# Given request
Below are some entries; can you quote all of them exactly?

---------------

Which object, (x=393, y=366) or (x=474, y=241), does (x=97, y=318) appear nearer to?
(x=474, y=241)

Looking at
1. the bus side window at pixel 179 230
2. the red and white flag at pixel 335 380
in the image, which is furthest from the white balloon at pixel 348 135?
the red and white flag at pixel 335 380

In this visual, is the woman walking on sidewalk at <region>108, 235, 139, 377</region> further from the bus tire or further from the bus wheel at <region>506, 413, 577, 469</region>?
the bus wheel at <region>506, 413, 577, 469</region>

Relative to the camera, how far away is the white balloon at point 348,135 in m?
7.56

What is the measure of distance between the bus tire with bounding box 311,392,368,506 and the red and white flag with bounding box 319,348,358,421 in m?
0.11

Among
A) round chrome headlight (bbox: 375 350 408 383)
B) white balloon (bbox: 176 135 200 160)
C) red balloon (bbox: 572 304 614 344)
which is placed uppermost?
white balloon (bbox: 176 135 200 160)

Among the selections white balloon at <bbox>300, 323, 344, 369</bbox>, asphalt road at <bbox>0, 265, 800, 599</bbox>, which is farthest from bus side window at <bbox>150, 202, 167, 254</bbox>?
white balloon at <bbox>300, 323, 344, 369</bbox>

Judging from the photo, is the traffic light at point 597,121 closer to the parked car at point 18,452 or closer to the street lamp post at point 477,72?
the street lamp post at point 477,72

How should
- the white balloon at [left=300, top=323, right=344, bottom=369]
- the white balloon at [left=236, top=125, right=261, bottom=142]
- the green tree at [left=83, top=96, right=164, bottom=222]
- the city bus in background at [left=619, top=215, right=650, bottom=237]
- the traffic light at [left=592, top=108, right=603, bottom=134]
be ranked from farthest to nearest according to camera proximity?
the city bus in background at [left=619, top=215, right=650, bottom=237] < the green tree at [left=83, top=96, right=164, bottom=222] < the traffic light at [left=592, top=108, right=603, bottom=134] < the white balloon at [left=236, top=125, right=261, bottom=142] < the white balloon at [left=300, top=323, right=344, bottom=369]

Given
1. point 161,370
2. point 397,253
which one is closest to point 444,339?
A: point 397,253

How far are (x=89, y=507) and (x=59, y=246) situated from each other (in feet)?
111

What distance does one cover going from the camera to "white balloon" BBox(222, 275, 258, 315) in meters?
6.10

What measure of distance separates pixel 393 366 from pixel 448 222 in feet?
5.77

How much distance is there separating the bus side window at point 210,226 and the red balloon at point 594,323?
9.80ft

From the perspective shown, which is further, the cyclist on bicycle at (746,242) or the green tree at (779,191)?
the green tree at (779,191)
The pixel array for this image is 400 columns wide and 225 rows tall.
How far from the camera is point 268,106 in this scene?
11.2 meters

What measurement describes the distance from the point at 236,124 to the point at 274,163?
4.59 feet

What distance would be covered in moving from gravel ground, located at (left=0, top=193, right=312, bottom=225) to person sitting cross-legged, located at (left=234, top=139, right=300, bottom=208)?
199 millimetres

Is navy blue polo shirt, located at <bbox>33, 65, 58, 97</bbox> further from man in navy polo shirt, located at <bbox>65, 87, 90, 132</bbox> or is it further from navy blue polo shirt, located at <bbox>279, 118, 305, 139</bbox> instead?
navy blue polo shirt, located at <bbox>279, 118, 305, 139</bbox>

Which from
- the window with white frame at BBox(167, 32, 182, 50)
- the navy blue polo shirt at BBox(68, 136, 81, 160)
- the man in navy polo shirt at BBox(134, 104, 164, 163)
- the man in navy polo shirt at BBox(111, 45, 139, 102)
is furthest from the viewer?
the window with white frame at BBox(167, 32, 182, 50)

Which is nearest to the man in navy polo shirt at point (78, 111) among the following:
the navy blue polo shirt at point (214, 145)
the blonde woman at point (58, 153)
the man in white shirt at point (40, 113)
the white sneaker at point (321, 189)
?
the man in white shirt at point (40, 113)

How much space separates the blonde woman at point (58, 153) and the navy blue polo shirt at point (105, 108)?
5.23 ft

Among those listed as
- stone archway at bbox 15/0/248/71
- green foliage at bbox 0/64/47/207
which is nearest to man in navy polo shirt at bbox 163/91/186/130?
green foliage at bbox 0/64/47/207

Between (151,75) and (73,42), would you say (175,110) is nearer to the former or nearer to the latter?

---------------

# Task solution
Which object, (x=393, y=366) or (x=474, y=241), does (x=97, y=318) appear nearer to?
(x=474, y=241)

Looking at
1. the bus side window at pixel 179 230
2. the red and white flag at pixel 335 380
in the image, which is furthest from the white balloon at pixel 348 135?
the red and white flag at pixel 335 380

In this visual, is the woman walking on sidewalk at <region>108, 235, 139, 377</region> further from the bus tire or further from the bus wheel at <region>506, 413, 577, 469</region>?
the bus wheel at <region>506, 413, 577, 469</region>

Relative to the camera, how far away is the white balloon at point 348,135 in m?
7.56

What is the measure of distance between the bus tire with bounding box 311,392,368,506 and the red and white flag with bounding box 319,348,358,421 in m?
0.11

Among
A) round chrome headlight (bbox: 375 350 408 383)
B) white balloon (bbox: 176 135 200 160)
C) red balloon (bbox: 572 304 614 344)
which is placed uppermost?
white balloon (bbox: 176 135 200 160)

Among the selections white balloon at <bbox>300, 323, 344, 369</bbox>, asphalt road at <bbox>0, 265, 800, 599</bbox>, which is farthest from bus side window at <bbox>150, 202, 167, 254</bbox>?
white balloon at <bbox>300, 323, 344, 369</bbox>

Judging from the photo, is the traffic light at point 597,121 closer to the parked car at point 18,452 or closer to the street lamp post at point 477,72?
the street lamp post at point 477,72

How should
- the white balloon at [left=300, top=323, right=344, bottom=369]
- the white balloon at [left=236, top=125, right=261, bottom=142]
- the green tree at [left=83, top=96, right=164, bottom=222]
- the city bus in background at [left=619, top=215, right=650, bottom=237]
- the traffic light at [left=592, top=108, right=603, bottom=134]
be ranked from farthest to nearest according to camera proximity?
the city bus in background at [left=619, top=215, right=650, bottom=237] < the green tree at [left=83, top=96, right=164, bottom=222] < the traffic light at [left=592, top=108, right=603, bottom=134] < the white balloon at [left=236, top=125, right=261, bottom=142] < the white balloon at [left=300, top=323, right=344, bottom=369]

Given
1. point 161,370
2. point 397,253
which one is closest to point 444,339?
A: point 397,253

How far are (x=89, y=507) and (x=59, y=246) situated from each other (in feet)?
111

What distance does one cover going from the camera to "white balloon" BBox(222, 275, 258, 315) in meters?
6.10

What measure of distance separates pixel 393 366 from pixel 448 222 in feet?
5.77

How much distance is there separating the bus side window at point 210,226 and the red balloon at point 594,323?
9.80ft

From the perspective shown, which is further, the cyclist on bicycle at (746,242) or the green tree at (779,191)?
the green tree at (779,191)
The pixel array for this image is 400 columns wide and 225 rows tall.
How far from the camera is point 268,106 in this scene?
11.2 meters

What measurement describes the distance from the point at 236,124 to the point at 274,163?
4.59 feet

What distance would be covered in moving from gravel ground, located at (left=0, top=193, right=312, bottom=225) to person sitting cross-legged, located at (left=234, top=139, right=300, bottom=208)?
199 millimetres

Is navy blue polo shirt, located at <bbox>33, 65, 58, 97</bbox> further from man in navy polo shirt, located at <bbox>65, 87, 90, 132</bbox> or is it further from navy blue polo shirt, located at <bbox>279, 118, 305, 139</bbox> instead?
navy blue polo shirt, located at <bbox>279, 118, 305, 139</bbox>

Which from
- the window with white frame at BBox(167, 32, 182, 50)
- the navy blue polo shirt at BBox(68, 136, 81, 160)
- the man in navy polo shirt at BBox(134, 104, 164, 163)
- the man in navy polo shirt at BBox(111, 45, 139, 102)
is furthest from the viewer?
the window with white frame at BBox(167, 32, 182, 50)

Which is nearest to the man in navy polo shirt at point (78, 111) among the following:
the navy blue polo shirt at point (214, 145)
the blonde woman at point (58, 153)
the man in white shirt at point (40, 113)
the white sneaker at point (321, 189)
?
the man in white shirt at point (40, 113)

How much space separates the blonde woman at point (58, 153) and the navy blue polo shirt at point (105, 108)?
5.23 ft

Among those listed as
- stone archway at bbox 15/0/248/71
- green foliage at bbox 0/64/47/207
which is nearest to man in navy polo shirt at bbox 163/91/186/130?
green foliage at bbox 0/64/47/207

Between (151,75) and (73,42), would you say (175,110) is nearer to the former or nearer to the latter?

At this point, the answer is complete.